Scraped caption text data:

== == ==

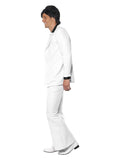 70s Suit Costume, White Dress Loud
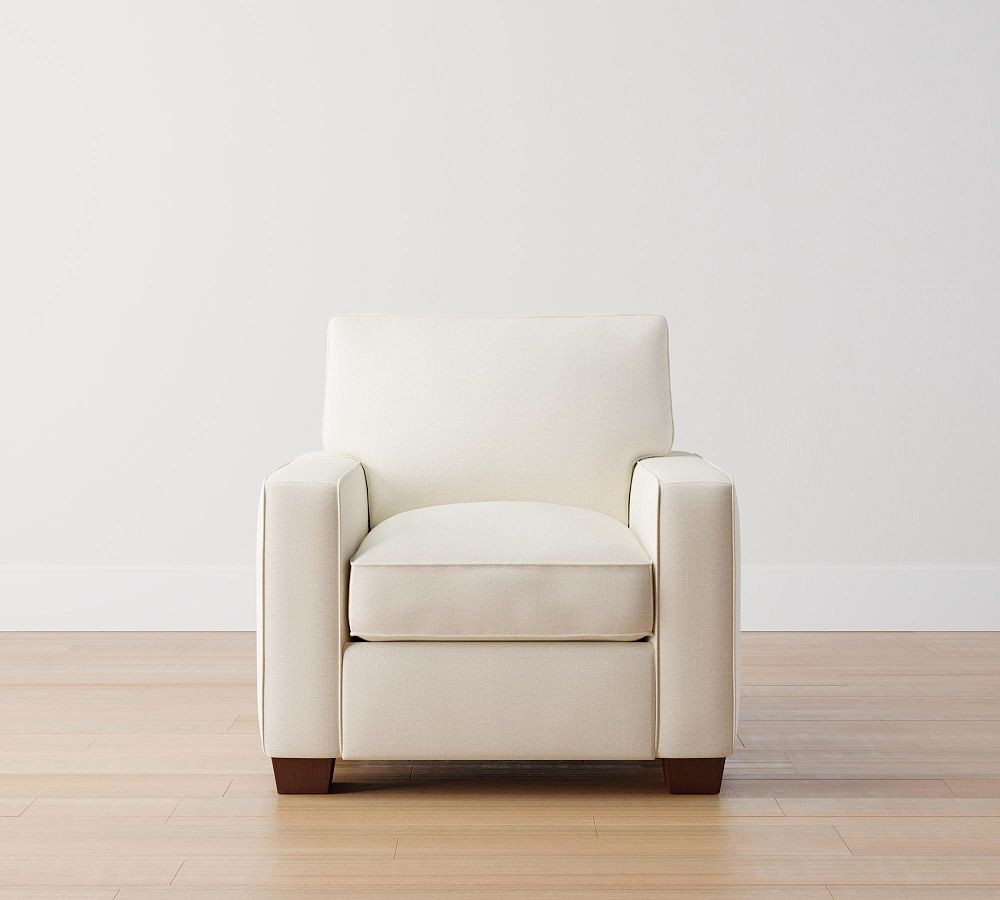 PB Comfort Square Arm Upholstered Recliner | Pottery Barn (US)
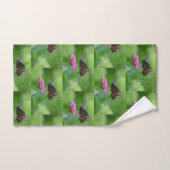 バタフライオン《植物》百日草パターン バスタオルセット (ハンドタオル)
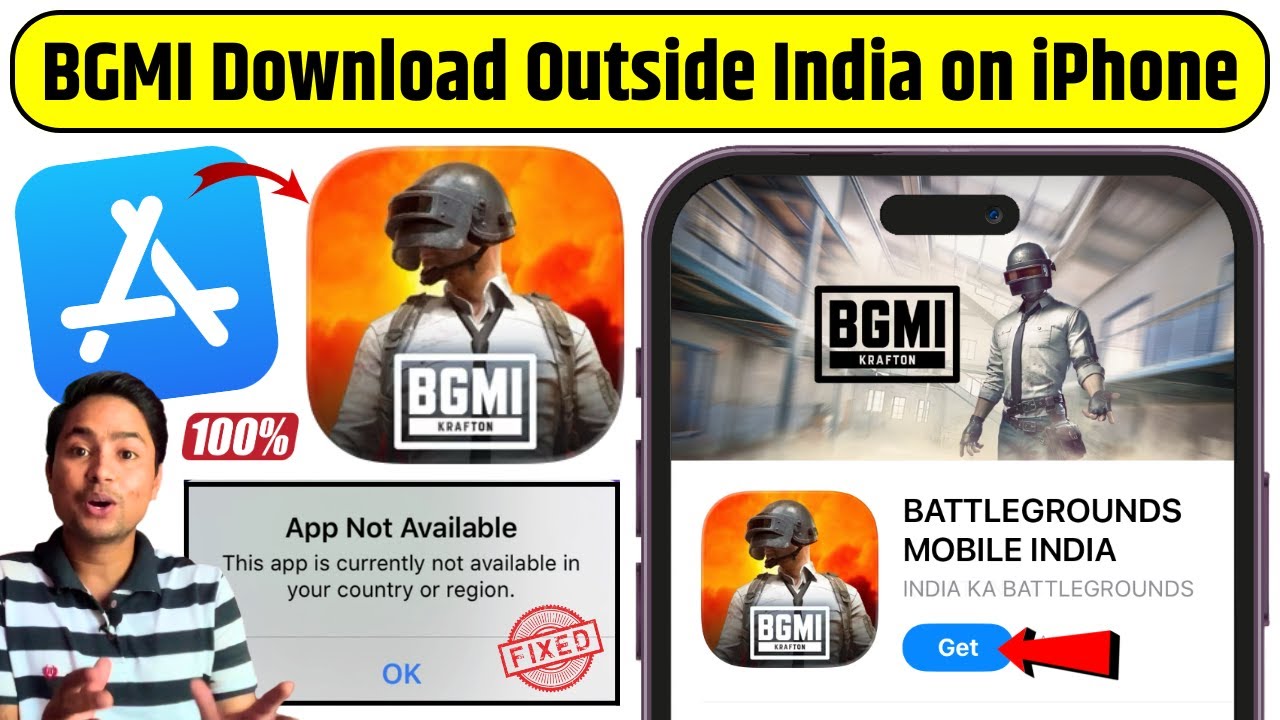 🔥BGMI Download on iPhone/iPad Outside India 100% Working | Battleground Mobile India iOS Download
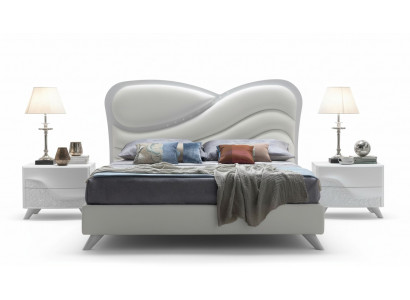 Duebelbett Bett Bettrahmen Bettgestelle Wäiss Duebel Modern Luxus Italien Stil Nei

== == ==

### Work to be completed
Precisely the lines from the one containing "バタフライオン《植物》百日草パターン バスタオルセット (ハンドタオル)" to the end of the data above, both included, should be printed; leave the pictures out.

### Answer to the problem
 バタフライオン《植物》百日草パターン バスタオルセット (ハンドタオル)
 🔥BGMI Download on iPhone/iPad Outside India 100% Working | Battleground Mobile India iOS Download
 Duebelbett Bett Bettrahmen Bettgestelle Wäiss Duebel Modern Luxus Italien Stil Nei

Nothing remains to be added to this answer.